- _Short exercise a_:
Answer these questions using the Aston Martin feature:
(i) How large is the Silverstone facility?
(ii) Whose wind tunnel facilities does Aston Martin use?
(iii) Which team did Fernando Alonso leave to join Aston Martin?

- _Passage shown_:
Fernando Alonso, Aston Martin AMR24
Feature
Special feature

Can Aston Martin vanquish its current form to fight at the front?

Aston Martin’s surprise rise at the start of 2023 has been followed by a dip in form this year, as upgrades have failed to meet expectations while rivals have made huge strides. But, with signs of a revival and the team’s foundations being strengthened at pace, can it achieve the lofty ambitions set out by owner Lawrence Stroll?

The white paint on the walls had barely dried before the media tour of Aston Martin’s newest additions to its plush new Silverstone factory. The first building on its 37,000-square-metre facility, known as the Technology Campus to lend a studious feel to its nomenclature, had been completed in 2023 and houses the workshops, the CNC and milling machines, and other kit needed to put the car together. As for the rest, including the sections housing the wind tunnel and final remaining design offices, these are currently missing the final touches.

Nonetheless, the tour provided a sense of the team’s scale – or at least, the scale to which it aims to grow as the investment in its future continues. When the wind tunnel and associated offices are finished, the staff still working from the old Jordan ’tunnel in Brackley (of which the wind tunnel isn’t actually used, since Aston uses Mercedes’ facilities) can be integrated into the new building.

When it comes to the subject of Aston Martin, there’s a tangible sense of the transitional. There’s the slow disposal of the old era’s ephemera under the rebrand, the start of Dan Fallows’s technical leadership, the build of the new factory and, soon, the calibration of the new wind tunnel to ensure it can churn out the right numbers. Nothing appears truly settled; not yet at least, because more change is afoot with additional signings of high-value personnel.

It seemed during 2023 that the team was on the up, certainly during the early phases of the season. The streak of podiums that Fernando Alonso – enticed from Alpine’s apparent inertia by the vision of figurehead Lawrence Stroll – chalked up at the start of the year demonstrated a sudden leap from the midfield mire it had previously occupied.

But, says team principal Mike Krack, this was not entirely a fair reflection of where the team stood off-track, suggesting that 2023 was a display of overperformance relative to the basis that the team had in place.

(Box-labeled dataset extracts)
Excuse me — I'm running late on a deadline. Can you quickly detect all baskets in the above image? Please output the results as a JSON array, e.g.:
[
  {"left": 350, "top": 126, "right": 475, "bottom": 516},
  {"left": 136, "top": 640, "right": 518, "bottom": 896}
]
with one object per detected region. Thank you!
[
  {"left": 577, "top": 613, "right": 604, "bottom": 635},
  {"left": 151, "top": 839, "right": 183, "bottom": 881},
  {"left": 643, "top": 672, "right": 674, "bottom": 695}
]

- _Short exercise b_:
Please recast every line of the records as a numbered list, leaving out any blank lines.

- _Response a_:
(i) 37,000 square meters
(ii) Mercedes'
(iii) Alpine

- _Response b_:
1. Excuse me — I'm running late on a deadline. Can you quickly detect all baskets in the above image? Please output the results as a JSON array, e.g.:
2. [
3.   {"left": 350, "top": 126, "right": 475, "bottom": 516},
4.   {"left": 136, "top": 640, "right": 518, "bottom": 896}
5. ]
6. with one object per detected region. Thank you!
7. [
8.   {"left": 577, "top": 613, "right": 604, "bottom": 635},
9.   {"left": 151, "top": 839, "right": 183, "bottom": 881},
10.   {"left": 643, "top": 672, "right": 674, "bottom": 695}
11. ]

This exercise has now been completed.